Turkey's tender for a long-range air and missile defense system is still open after delays due to leaderships changes and ally concerns
ANKARA — SSM'sdeadline is expires today and there is no official statement regarding the extension of the deadline.
However, according to sources, the undersecretariat has not completed negotiations; therefore a new extension is very likely. A defense industry expert who spoke to Daily Sabah anonymously said the timeline of the contract negotiations will most likely be dependent on the issues of local production, technology transfer and the integration of the system into the Turkish national air defense network. "If this was an off-the-shelf procurement, negotiations would likely take much less time," the expert said. "The acquisition of such strategic systems naturally has multiple implications on political, economic, military and technologic dimensions. Decisions on a deadline extension or contract signature timing will surely be affected by these parameters, but I personally do not expect any major delays toward issuing the contract."
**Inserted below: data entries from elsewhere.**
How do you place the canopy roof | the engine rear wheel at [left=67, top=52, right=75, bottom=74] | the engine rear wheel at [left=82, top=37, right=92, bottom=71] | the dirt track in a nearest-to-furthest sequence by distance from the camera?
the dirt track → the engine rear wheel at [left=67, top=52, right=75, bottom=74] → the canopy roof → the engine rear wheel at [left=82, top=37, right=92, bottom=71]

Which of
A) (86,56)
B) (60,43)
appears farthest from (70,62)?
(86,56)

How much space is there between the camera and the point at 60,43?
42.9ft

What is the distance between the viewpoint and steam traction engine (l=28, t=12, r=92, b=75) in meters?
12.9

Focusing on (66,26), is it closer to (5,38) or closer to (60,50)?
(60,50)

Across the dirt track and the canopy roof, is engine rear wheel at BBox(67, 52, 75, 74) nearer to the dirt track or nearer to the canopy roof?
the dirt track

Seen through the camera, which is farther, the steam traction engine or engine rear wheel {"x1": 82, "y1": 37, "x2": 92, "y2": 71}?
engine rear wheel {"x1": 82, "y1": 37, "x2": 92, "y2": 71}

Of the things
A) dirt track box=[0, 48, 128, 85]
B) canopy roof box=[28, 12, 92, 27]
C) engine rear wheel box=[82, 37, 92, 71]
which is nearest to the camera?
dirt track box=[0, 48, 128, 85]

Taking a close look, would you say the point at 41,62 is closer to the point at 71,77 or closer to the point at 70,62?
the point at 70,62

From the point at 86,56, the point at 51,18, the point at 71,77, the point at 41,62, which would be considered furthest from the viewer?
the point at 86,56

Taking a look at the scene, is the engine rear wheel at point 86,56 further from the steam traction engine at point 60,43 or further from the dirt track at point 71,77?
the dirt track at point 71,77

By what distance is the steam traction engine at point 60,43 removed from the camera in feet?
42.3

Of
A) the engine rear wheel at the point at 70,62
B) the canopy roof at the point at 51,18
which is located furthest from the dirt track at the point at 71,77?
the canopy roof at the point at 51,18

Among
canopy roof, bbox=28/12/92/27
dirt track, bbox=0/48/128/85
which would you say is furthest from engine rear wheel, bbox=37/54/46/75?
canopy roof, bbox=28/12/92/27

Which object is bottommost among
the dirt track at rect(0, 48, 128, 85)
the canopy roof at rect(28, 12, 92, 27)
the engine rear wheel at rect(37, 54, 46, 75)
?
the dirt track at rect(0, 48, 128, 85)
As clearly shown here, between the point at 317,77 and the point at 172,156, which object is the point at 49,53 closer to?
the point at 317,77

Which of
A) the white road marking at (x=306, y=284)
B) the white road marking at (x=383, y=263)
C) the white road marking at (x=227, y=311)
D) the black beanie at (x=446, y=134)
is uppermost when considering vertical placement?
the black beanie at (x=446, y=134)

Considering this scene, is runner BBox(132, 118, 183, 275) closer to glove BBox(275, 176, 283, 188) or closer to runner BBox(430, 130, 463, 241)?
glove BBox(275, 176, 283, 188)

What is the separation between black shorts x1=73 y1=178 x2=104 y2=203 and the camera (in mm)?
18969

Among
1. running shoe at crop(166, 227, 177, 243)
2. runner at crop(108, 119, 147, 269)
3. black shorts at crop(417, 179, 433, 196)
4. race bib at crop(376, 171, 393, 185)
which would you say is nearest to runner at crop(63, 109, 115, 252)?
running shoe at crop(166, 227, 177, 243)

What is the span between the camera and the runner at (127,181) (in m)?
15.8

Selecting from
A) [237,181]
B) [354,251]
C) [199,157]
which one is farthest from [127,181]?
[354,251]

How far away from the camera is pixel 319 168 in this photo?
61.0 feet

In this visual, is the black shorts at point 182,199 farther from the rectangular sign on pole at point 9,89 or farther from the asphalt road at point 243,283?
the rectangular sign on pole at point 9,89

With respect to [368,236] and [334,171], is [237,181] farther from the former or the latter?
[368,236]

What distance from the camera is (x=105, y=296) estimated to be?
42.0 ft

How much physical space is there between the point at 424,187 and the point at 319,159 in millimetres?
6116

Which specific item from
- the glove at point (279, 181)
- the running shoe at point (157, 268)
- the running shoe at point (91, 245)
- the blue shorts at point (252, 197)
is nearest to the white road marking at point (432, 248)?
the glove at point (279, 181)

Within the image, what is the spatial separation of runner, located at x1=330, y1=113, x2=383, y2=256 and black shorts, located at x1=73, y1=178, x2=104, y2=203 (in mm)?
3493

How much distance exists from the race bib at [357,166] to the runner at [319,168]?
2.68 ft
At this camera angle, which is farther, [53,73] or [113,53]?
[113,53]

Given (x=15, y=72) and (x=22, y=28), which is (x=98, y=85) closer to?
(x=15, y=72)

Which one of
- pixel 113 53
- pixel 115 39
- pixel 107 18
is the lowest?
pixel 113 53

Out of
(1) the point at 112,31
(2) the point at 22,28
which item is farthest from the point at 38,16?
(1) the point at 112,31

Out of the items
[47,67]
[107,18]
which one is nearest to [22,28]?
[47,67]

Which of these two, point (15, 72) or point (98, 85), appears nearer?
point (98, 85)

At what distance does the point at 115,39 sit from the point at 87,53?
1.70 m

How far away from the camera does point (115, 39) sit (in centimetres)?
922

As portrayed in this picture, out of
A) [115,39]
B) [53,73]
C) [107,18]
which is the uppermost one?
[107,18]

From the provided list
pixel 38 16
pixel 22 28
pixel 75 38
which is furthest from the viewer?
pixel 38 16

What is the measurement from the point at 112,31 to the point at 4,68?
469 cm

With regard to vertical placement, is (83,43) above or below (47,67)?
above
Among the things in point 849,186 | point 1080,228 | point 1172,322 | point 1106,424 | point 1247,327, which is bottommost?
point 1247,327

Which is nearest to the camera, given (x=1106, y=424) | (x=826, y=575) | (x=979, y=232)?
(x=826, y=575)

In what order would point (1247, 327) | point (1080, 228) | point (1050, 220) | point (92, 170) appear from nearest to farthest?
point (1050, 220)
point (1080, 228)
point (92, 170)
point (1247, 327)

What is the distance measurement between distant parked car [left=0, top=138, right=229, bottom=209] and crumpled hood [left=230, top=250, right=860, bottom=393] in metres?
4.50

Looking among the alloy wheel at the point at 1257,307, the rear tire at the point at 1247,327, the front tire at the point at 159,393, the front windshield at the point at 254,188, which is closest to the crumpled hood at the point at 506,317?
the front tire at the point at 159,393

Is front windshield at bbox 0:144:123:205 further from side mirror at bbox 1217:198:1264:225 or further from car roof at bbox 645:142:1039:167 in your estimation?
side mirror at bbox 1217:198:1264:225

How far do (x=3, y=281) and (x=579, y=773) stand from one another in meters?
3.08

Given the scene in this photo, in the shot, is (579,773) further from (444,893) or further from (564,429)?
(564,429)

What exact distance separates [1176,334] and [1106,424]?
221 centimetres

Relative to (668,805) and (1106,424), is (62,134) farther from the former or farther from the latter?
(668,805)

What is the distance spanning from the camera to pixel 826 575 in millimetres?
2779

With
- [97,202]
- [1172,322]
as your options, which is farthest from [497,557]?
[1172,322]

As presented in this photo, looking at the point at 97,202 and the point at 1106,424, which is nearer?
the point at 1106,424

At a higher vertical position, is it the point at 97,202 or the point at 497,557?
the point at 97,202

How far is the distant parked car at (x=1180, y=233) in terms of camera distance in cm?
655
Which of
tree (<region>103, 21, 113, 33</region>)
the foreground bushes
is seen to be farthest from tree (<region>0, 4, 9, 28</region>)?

The Chinese manufacturer of the FD-2000 missile system, the state-run China Precision Machinery Import-Export Corporation (CPMIEC), offered a $3.4 billion high-technology transfer. Turkish government officials announced they preferred the Chinese offer due to its competitiveness and potential for coproduction in Turkey. However, the company is on the U.S. State Department's sanctions list since February 2013 due to proliferation concerns. NATO countries also raised objections to Turkey's move, claiming missile systems within the transatlantic military alliance must be compatible. NATO insists the technology will not be compatible with the evolving ballistic-missile shield being built in Europe.
Turkish SSM officials contend the Chinese missiles are compatible with the NATO systems.
Sources in Ankara believe European companies increase their chances with the recent moves. Antoine Bouiver, CEO of MBDA, a partner company of Eurosam, visited Turkey in March. During his visit, he said his company designed a new program for joint production with Turkey. "This project is very important for Europe," said Bouiver. "We designed a new program which comprises coproduction of radar and other communication tools with Turkish companies." Additionally, a delegation from Eurosam visited Ankara in April and met with officials from SSM and the Ministry of Defense. According to sources, Eurosam updated its offer, lowered its price estimate to under $4 billion and increased the share of local contributions in the project. Meanwhile, U.S. defense industry giants including Raytheon and Lockheed Martin did not revise their offer and declined to offer technology transfer or coproduction to Turkey. As such, defense industry experts do not foresee a high possibility of a U.S. company winning the bid. In addition, recent changes in the management of SSM likely added to the delay in the missile defense system deal. On March 28, the former undersecretary of SSM was removed from office and appointed as chief advisor to Prime Minister Recep Tayyip Erdoğan.
İsmail Demir was then appointed undersecretary of SSM on April 12. Demir was the general manager of THY Teknik, the maintenance subsidiary of Turkey's national carrier Turkish Airlines, and is known as a prominent aviation expert.